Tasks to complete:
A. Reproduce the passage of the housing bill article starting at "But the major" and ending at "for five weeks.".
B. In the housing bill article, shorten the paragraph that begins "The bill clears the way" while keeping its main facts.
C. Write the next part of the article on Congressman Childers and the housing bill, picking up after its final sentence.

Source text:

First District Congressman Travis Childers has a background in real estate, so it would make sense that he has a high interest in a flourishing housing market.

That was one of the reasons he voted recently to pass House Resolution 3221. The bill designed to ease the subprime mortgage mess cleared Congress July 24 and was signed by President Bush July 30.

The bill clears the way for the Federal Housing Administration to guarantee $300 billion in new, 30-year fixed rate mortgages for subprime borrowers, or loan applicants with less than prime credit, if lenders write-down principal loan balances up to 90% of the appraised value of the home.

But the major selling point of the bill was the effort to prop up Fannie Mae and Freddie Mac, government-backed mortgage brokers that own more than half of the U.S.’s $12-trillion mortgage market.

“Stabilizing the housing economy is fundamental to America’s economic recovery,” Childers said in a conference call with media and financial industry folks.

Official called the Housing and Economic Recovery Act of 2008, the vote to pass HR 3221 was one of the last handful of votes Congress cast before it recessed for five weeks.

Dataset:

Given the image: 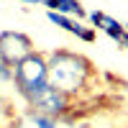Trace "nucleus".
I'll use <instances>...</instances> for the list:
<instances>
[{
    "instance_id": "423d86ee",
    "label": "nucleus",
    "mask_w": 128,
    "mask_h": 128,
    "mask_svg": "<svg viewBox=\"0 0 128 128\" xmlns=\"http://www.w3.org/2000/svg\"><path fill=\"white\" fill-rule=\"evenodd\" d=\"M46 18H49L54 26L64 28L67 34H74V36H77V38H82V41H95V28L82 26L80 20H74V18H69V16H62V13H54V10H49V13H46Z\"/></svg>"
},
{
    "instance_id": "0eeeda50",
    "label": "nucleus",
    "mask_w": 128,
    "mask_h": 128,
    "mask_svg": "<svg viewBox=\"0 0 128 128\" xmlns=\"http://www.w3.org/2000/svg\"><path fill=\"white\" fill-rule=\"evenodd\" d=\"M49 10H54V13H62V16H77V20L84 16V8L80 5V0H41Z\"/></svg>"
},
{
    "instance_id": "20e7f679",
    "label": "nucleus",
    "mask_w": 128,
    "mask_h": 128,
    "mask_svg": "<svg viewBox=\"0 0 128 128\" xmlns=\"http://www.w3.org/2000/svg\"><path fill=\"white\" fill-rule=\"evenodd\" d=\"M34 54V41L23 31H3L0 34V62L16 67L20 59Z\"/></svg>"
},
{
    "instance_id": "6e6552de",
    "label": "nucleus",
    "mask_w": 128,
    "mask_h": 128,
    "mask_svg": "<svg viewBox=\"0 0 128 128\" xmlns=\"http://www.w3.org/2000/svg\"><path fill=\"white\" fill-rule=\"evenodd\" d=\"M0 80H10L13 82V67H8V64L0 62Z\"/></svg>"
},
{
    "instance_id": "f03ea898",
    "label": "nucleus",
    "mask_w": 128,
    "mask_h": 128,
    "mask_svg": "<svg viewBox=\"0 0 128 128\" xmlns=\"http://www.w3.org/2000/svg\"><path fill=\"white\" fill-rule=\"evenodd\" d=\"M46 82H49V64H46V56L38 54V51L28 54L26 59H20L13 67V84L23 98Z\"/></svg>"
},
{
    "instance_id": "39448f33",
    "label": "nucleus",
    "mask_w": 128,
    "mask_h": 128,
    "mask_svg": "<svg viewBox=\"0 0 128 128\" xmlns=\"http://www.w3.org/2000/svg\"><path fill=\"white\" fill-rule=\"evenodd\" d=\"M90 20L95 23V28H100V31H105L113 41H118V44H123V46H128V26H123V23H118L115 18H110L108 13H100V10H95V13H90Z\"/></svg>"
},
{
    "instance_id": "7ed1b4c3",
    "label": "nucleus",
    "mask_w": 128,
    "mask_h": 128,
    "mask_svg": "<svg viewBox=\"0 0 128 128\" xmlns=\"http://www.w3.org/2000/svg\"><path fill=\"white\" fill-rule=\"evenodd\" d=\"M26 102L34 113H44V115H51V118H62V115L69 113V105H72V98H67L64 92H59L56 87L51 84H41L38 90H34L31 95H26Z\"/></svg>"
},
{
    "instance_id": "f257e3e1",
    "label": "nucleus",
    "mask_w": 128,
    "mask_h": 128,
    "mask_svg": "<svg viewBox=\"0 0 128 128\" xmlns=\"http://www.w3.org/2000/svg\"><path fill=\"white\" fill-rule=\"evenodd\" d=\"M46 64H49V84L64 92L67 98L80 95L92 77L90 59H84L82 54H74V51H64V49L51 51Z\"/></svg>"
},
{
    "instance_id": "1a4fd4ad",
    "label": "nucleus",
    "mask_w": 128,
    "mask_h": 128,
    "mask_svg": "<svg viewBox=\"0 0 128 128\" xmlns=\"http://www.w3.org/2000/svg\"><path fill=\"white\" fill-rule=\"evenodd\" d=\"M20 3H41V0H20Z\"/></svg>"
}]
</instances>
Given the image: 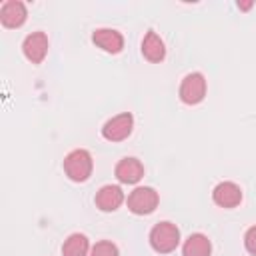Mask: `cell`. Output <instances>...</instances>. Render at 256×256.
Instances as JSON below:
<instances>
[{"mask_svg": "<svg viewBox=\"0 0 256 256\" xmlns=\"http://www.w3.org/2000/svg\"><path fill=\"white\" fill-rule=\"evenodd\" d=\"M114 174H116L118 182H122V184H136L144 176V166L138 158H122L116 164Z\"/></svg>", "mask_w": 256, "mask_h": 256, "instance_id": "11", "label": "cell"}, {"mask_svg": "<svg viewBox=\"0 0 256 256\" xmlns=\"http://www.w3.org/2000/svg\"><path fill=\"white\" fill-rule=\"evenodd\" d=\"M124 192L120 186H114V184H108V186H102L98 192H96V206L102 210V212H116L122 204H124Z\"/></svg>", "mask_w": 256, "mask_h": 256, "instance_id": "10", "label": "cell"}, {"mask_svg": "<svg viewBox=\"0 0 256 256\" xmlns=\"http://www.w3.org/2000/svg\"><path fill=\"white\" fill-rule=\"evenodd\" d=\"M244 246H246V250L252 256H256V226H252V228L246 230V234H244Z\"/></svg>", "mask_w": 256, "mask_h": 256, "instance_id": "16", "label": "cell"}, {"mask_svg": "<svg viewBox=\"0 0 256 256\" xmlns=\"http://www.w3.org/2000/svg\"><path fill=\"white\" fill-rule=\"evenodd\" d=\"M212 200L220 208H236L242 202V188L234 182H220L212 190Z\"/></svg>", "mask_w": 256, "mask_h": 256, "instance_id": "9", "label": "cell"}, {"mask_svg": "<svg viewBox=\"0 0 256 256\" xmlns=\"http://www.w3.org/2000/svg\"><path fill=\"white\" fill-rule=\"evenodd\" d=\"M90 242L84 234H70L62 246V256H88Z\"/></svg>", "mask_w": 256, "mask_h": 256, "instance_id": "14", "label": "cell"}, {"mask_svg": "<svg viewBox=\"0 0 256 256\" xmlns=\"http://www.w3.org/2000/svg\"><path fill=\"white\" fill-rule=\"evenodd\" d=\"M206 96V78L200 72H190L180 84V100L188 106L200 104Z\"/></svg>", "mask_w": 256, "mask_h": 256, "instance_id": "4", "label": "cell"}, {"mask_svg": "<svg viewBox=\"0 0 256 256\" xmlns=\"http://www.w3.org/2000/svg\"><path fill=\"white\" fill-rule=\"evenodd\" d=\"M90 256H120V250L114 242L110 240H102V242H96L90 250Z\"/></svg>", "mask_w": 256, "mask_h": 256, "instance_id": "15", "label": "cell"}, {"mask_svg": "<svg viewBox=\"0 0 256 256\" xmlns=\"http://www.w3.org/2000/svg\"><path fill=\"white\" fill-rule=\"evenodd\" d=\"M92 42L108 54H120L124 48V36L114 28H98L92 32Z\"/></svg>", "mask_w": 256, "mask_h": 256, "instance_id": "8", "label": "cell"}, {"mask_svg": "<svg viewBox=\"0 0 256 256\" xmlns=\"http://www.w3.org/2000/svg\"><path fill=\"white\" fill-rule=\"evenodd\" d=\"M48 46H50V42H48V36L44 32H32L24 38L22 52L32 64H42L46 54H48Z\"/></svg>", "mask_w": 256, "mask_h": 256, "instance_id": "6", "label": "cell"}, {"mask_svg": "<svg viewBox=\"0 0 256 256\" xmlns=\"http://www.w3.org/2000/svg\"><path fill=\"white\" fill-rule=\"evenodd\" d=\"M158 202H160V196L154 188L138 186L128 196V210L136 216H146V214H152L158 208Z\"/></svg>", "mask_w": 256, "mask_h": 256, "instance_id": "3", "label": "cell"}, {"mask_svg": "<svg viewBox=\"0 0 256 256\" xmlns=\"http://www.w3.org/2000/svg\"><path fill=\"white\" fill-rule=\"evenodd\" d=\"M134 130V116L130 112H122L114 118H110L102 126V136L108 142H122L126 140Z\"/></svg>", "mask_w": 256, "mask_h": 256, "instance_id": "5", "label": "cell"}, {"mask_svg": "<svg viewBox=\"0 0 256 256\" xmlns=\"http://www.w3.org/2000/svg\"><path fill=\"white\" fill-rule=\"evenodd\" d=\"M252 4H254V2H238V8H242V10H250Z\"/></svg>", "mask_w": 256, "mask_h": 256, "instance_id": "17", "label": "cell"}, {"mask_svg": "<svg viewBox=\"0 0 256 256\" xmlns=\"http://www.w3.org/2000/svg\"><path fill=\"white\" fill-rule=\"evenodd\" d=\"M210 254H212V244H210L208 236H204L200 232L190 234L182 246V256H210Z\"/></svg>", "mask_w": 256, "mask_h": 256, "instance_id": "13", "label": "cell"}, {"mask_svg": "<svg viewBox=\"0 0 256 256\" xmlns=\"http://www.w3.org/2000/svg\"><path fill=\"white\" fill-rule=\"evenodd\" d=\"M180 244V230L172 222H158L150 230V246L158 254H170Z\"/></svg>", "mask_w": 256, "mask_h": 256, "instance_id": "2", "label": "cell"}, {"mask_svg": "<svg viewBox=\"0 0 256 256\" xmlns=\"http://www.w3.org/2000/svg\"><path fill=\"white\" fill-rule=\"evenodd\" d=\"M92 170H94L92 154L84 148L72 150L64 158V172L72 182H86L92 176Z\"/></svg>", "mask_w": 256, "mask_h": 256, "instance_id": "1", "label": "cell"}, {"mask_svg": "<svg viewBox=\"0 0 256 256\" xmlns=\"http://www.w3.org/2000/svg\"><path fill=\"white\" fill-rule=\"evenodd\" d=\"M28 18L26 4L20 0H6L0 8V22L6 28H20Z\"/></svg>", "mask_w": 256, "mask_h": 256, "instance_id": "7", "label": "cell"}, {"mask_svg": "<svg viewBox=\"0 0 256 256\" xmlns=\"http://www.w3.org/2000/svg\"><path fill=\"white\" fill-rule=\"evenodd\" d=\"M142 54L148 62H162L164 56H166V46H164V40L154 32V30H148L144 40H142Z\"/></svg>", "mask_w": 256, "mask_h": 256, "instance_id": "12", "label": "cell"}]
</instances>
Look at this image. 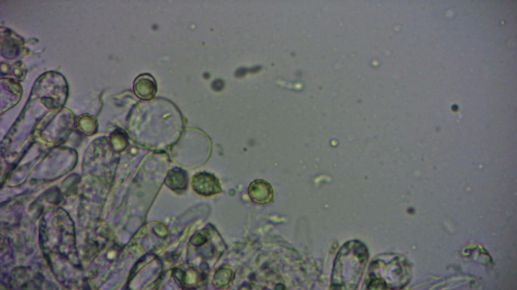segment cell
<instances>
[{
	"label": "cell",
	"mask_w": 517,
	"mask_h": 290,
	"mask_svg": "<svg viewBox=\"0 0 517 290\" xmlns=\"http://www.w3.org/2000/svg\"><path fill=\"white\" fill-rule=\"evenodd\" d=\"M248 192L251 199L260 204L270 202L273 197L271 186L263 180H256L252 182L248 187Z\"/></svg>",
	"instance_id": "obj_4"
},
{
	"label": "cell",
	"mask_w": 517,
	"mask_h": 290,
	"mask_svg": "<svg viewBox=\"0 0 517 290\" xmlns=\"http://www.w3.org/2000/svg\"><path fill=\"white\" fill-rule=\"evenodd\" d=\"M187 175L185 171L179 168H174L168 172L165 183L174 191H182L187 188Z\"/></svg>",
	"instance_id": "obj_6"
},
{
	"label": "cell",
	"mask_w": 517,
	"mask_h": 290,
	"mask_svg": "<svg viewBox=\"0 0 517 290\" xmlns=\"http://www.w3.org/2000/svg\"><path fill=\"white\" fill-rule=\"evenodd\" d=\"M410 277V265L403 256L385 253L371 261L365 284L368 289H399L407 285Z\"/></svg>",
	"instance_id": "obj_2"
},
{
	"label": "cell",
	"mask_w": 517,
	"mask_h": 290,
	"mask_svg": "<svg viewBox=\"0 0 517 290\" xmlns=\"http://www.w3.org/2000/svg\"><path fill=\"white\" fill-rule=\"evenodd\" d=\"M157 90L156 83L152 76L148 74L138 76L134 83L135 94L140 98L149 100L152 98Z\"/></svg>",
	"instance_id": "obj_5"
},
{
	"label": "cell",
	"mask_w": 517,
	"mask_h": 290,
	"mask_svg": "<svg viewBox=\"0 0 517 290\" xmlns=\"http://www.w3.org/2000/svg\"><path fill=\"white\" fill-rule=\"evenodd\" d=\"M193 189L198 194L208 196L221 191L218 180L213 174L201 172L194 175L192 180Z\"/></svg>",
	"instance_id": "obj_3"
},
{
	"label": "cell",
	"mask_w": 517,
	"mask_h": 290,
	"mask_svg": "<svg viewBox=\"0 0 517 290\" xmlns=\"http://www.w3.org/2000/svg\"><path fill=\"white\" fill-rule=\"evenodd\" d=\"M369 259L364 244L357 240L345 243L335 258L331 279L333 289H356L361 280Z\"/></svg>",
	"instance_id": "obj_1"
}]
</instances>
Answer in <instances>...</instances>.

Answer set:
A.
But the major selling point of the bill was the effort to prop up Fannie Mae and Freddie Mac, government-backed mortgage brokers that own more than half of the U.S.’s $12-trillion mortgage market.

“Stabilizing the housing economy is fundamental to America’s economic recovery,” Childers said in a conference call with media and financial industry folks.

Official called the Housing and Economic Recovery Act of 2008, the vote to pass HR 3221 was one of the last handful of votes Congress cast before it recessed for five weeks.

B. The bill lets the Federal Housing Administration guarantee $300 billion in new 30-year fixed-rate mortgages for subprime borrowers, provided lenders write down principal balances to as much as 90% of the home's appraised value.

C.
Back home

Childers said he will spend all of that time in the First District, most likely campaigning to keep the post he has held since June when he defeated Republican Southaven Mayor Greg Davis in a special election.

The First District’s congressional seat opened when Roger Wicker was appointed to fill retired Sen. Trent Lott’s post.

Childers and Davis will again face off in the general election in November to see who fills the seat for a full term.

‘Legislation is rarely perfect’

Although most of the language in HR 3221 garnered Childers’ favor, he admitted that some of its clauses were less than satisfactory.

For one, it increased the debt the federal government can hold. “I was not happy about that,” Childers said, adding that he had been assured by officials with the General Accounting Office before he cast his vote that the debt limit would not be maxed out.

“Legislation is rarely perfect,” he said.

If the bill had failed, “it is probably that the housing market would have collapsed,” he said. “I just felt this was necessary. It will ensure the availability of home loans.”

Another of the bill’s provisions allows $4 billion for states and cities to purchase and refurbish foreclosed properties.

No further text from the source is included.